When a person moves to a new house, there are rituals, of sorts, that celebrate the milestone. We hang a mezuzah  on the door and recite Bir’kat Habayit, the blessing for the home. We invite friends and families and new neighbors to the home to “christen” it with conversations and friendship and laughter.

But when a person leaves a house – when a person moves within a city or moves to an entirely new place – there is no equivalent set of rituals. There’s no ceremony for taking down the mezuzah or the photographs on the wall, there’s no blessing for packing up dishes in boxes or bringing clothes to the donation center.

My roommates and I love our house. We love the swing on the front porch and the trampoline in the backyard. We love the arched doorways and the cozy reading nook. We love the comfy couches and the unexplained grate that we hop over so we don’t hurt our feet. It’s a house that became a home. But now, we’re all moving, and leaving this house behind.

So how can we mark the significance of leaving a home? How do we make moving special?

Inspired by some friends from college, we threw a House Cooling Party which is, like it sounds, the opposite of a House Warming Party. We even coordinated to serve a thematically-appropriate cold treat from a local Popsicle shop, owned by our neighbors.

And how can we Jew-ify our move?

We’ll leave a mezuzah on the front door for the new tenants… two of the new ISJL Education Fellows.

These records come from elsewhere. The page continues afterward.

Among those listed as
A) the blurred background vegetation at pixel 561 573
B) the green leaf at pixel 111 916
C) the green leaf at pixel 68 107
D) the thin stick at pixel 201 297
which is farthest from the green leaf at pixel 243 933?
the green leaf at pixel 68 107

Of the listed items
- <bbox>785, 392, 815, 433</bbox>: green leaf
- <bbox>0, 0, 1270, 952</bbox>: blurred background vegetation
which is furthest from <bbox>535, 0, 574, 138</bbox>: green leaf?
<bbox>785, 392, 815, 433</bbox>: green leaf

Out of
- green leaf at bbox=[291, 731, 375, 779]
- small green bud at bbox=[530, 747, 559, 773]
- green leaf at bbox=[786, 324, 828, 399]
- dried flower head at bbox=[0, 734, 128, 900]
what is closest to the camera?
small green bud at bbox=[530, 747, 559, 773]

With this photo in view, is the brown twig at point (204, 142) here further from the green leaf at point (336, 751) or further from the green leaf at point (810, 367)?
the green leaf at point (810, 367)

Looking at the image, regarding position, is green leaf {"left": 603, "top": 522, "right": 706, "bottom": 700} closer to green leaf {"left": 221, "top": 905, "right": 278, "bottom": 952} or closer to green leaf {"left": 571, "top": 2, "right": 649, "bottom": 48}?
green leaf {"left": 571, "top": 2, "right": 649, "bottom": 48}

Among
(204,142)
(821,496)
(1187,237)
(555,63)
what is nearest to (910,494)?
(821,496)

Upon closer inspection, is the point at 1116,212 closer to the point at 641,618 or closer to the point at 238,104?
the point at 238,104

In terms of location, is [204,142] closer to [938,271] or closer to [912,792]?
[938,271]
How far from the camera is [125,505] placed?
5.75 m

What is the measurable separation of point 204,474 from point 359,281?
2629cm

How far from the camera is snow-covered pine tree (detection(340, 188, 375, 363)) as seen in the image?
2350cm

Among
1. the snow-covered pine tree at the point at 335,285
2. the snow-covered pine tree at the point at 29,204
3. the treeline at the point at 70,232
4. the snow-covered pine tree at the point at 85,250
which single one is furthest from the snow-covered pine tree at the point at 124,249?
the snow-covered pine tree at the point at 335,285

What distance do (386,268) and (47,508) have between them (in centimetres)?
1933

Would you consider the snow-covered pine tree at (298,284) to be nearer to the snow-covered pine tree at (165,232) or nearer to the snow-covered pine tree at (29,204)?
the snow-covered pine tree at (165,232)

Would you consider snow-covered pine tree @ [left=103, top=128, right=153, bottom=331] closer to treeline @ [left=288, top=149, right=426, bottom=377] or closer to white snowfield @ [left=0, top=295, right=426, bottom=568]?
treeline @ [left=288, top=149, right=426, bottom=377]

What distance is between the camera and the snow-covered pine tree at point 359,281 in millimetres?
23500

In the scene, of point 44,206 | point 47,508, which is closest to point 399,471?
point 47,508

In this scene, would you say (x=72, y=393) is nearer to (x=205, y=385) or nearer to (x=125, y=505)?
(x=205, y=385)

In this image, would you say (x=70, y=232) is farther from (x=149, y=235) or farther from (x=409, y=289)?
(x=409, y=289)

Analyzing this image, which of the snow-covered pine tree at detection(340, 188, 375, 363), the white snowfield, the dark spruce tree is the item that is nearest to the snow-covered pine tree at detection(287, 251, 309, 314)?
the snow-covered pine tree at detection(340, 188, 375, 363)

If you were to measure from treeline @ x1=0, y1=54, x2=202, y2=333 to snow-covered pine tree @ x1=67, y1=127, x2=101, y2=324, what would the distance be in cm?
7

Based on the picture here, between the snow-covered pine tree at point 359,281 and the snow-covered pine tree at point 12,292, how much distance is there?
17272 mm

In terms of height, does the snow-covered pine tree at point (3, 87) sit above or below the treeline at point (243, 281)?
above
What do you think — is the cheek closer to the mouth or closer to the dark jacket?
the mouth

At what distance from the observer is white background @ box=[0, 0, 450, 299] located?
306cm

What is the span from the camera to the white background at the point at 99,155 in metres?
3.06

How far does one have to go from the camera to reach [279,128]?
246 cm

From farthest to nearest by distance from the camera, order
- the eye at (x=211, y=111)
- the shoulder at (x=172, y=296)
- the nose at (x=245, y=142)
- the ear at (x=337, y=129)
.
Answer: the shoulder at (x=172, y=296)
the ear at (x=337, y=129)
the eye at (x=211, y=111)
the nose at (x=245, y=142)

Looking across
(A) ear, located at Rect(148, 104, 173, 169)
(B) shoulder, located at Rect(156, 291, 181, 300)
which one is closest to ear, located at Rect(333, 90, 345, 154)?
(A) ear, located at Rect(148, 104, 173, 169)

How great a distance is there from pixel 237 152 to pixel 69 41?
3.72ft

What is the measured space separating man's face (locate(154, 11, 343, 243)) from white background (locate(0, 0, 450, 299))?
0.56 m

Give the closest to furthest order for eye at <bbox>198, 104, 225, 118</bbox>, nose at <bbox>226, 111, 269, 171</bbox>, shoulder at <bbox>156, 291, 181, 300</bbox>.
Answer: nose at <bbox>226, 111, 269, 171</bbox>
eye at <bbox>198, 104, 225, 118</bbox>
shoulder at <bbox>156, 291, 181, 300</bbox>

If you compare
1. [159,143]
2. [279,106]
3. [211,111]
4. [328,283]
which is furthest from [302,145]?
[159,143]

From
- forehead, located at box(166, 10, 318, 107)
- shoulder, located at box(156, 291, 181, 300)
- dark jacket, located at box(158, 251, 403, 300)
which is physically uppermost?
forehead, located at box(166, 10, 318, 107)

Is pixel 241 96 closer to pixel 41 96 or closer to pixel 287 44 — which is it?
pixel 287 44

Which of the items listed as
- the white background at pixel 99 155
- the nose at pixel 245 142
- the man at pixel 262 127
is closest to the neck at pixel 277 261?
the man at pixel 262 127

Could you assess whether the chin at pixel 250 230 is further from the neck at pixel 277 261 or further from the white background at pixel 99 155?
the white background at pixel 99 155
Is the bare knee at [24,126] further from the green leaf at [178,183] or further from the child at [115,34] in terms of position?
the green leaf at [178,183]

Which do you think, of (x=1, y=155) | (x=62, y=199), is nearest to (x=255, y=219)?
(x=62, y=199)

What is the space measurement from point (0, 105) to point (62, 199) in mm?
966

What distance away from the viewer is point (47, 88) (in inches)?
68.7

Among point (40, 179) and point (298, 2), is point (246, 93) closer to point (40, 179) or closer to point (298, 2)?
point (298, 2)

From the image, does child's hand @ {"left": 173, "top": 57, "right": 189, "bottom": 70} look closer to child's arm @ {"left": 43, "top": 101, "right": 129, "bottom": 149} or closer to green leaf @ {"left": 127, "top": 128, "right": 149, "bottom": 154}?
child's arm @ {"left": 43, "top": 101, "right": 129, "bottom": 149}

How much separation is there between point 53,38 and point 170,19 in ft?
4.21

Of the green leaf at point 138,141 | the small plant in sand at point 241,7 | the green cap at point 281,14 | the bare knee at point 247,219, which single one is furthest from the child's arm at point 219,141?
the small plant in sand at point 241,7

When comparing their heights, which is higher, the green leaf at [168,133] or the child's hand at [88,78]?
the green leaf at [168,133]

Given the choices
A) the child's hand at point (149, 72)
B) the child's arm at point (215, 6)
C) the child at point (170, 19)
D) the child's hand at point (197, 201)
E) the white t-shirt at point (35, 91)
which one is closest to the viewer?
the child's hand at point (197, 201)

During my first summer on staff at camp, right after my senior year of high school, each person in my cohort of first-year counselors was given a mezuzah to put on their dorm room door. I’ve carried that mezuzah with me ever since then, hanging it on each new residence, and bringing it down with me to Mississippi, where it’s been hanging for two years. But now I’m leaving it behind; that mezuzah now belongs to the new Fellows who have moved in, welcoming them to Jackson, and to the coziest house in the city.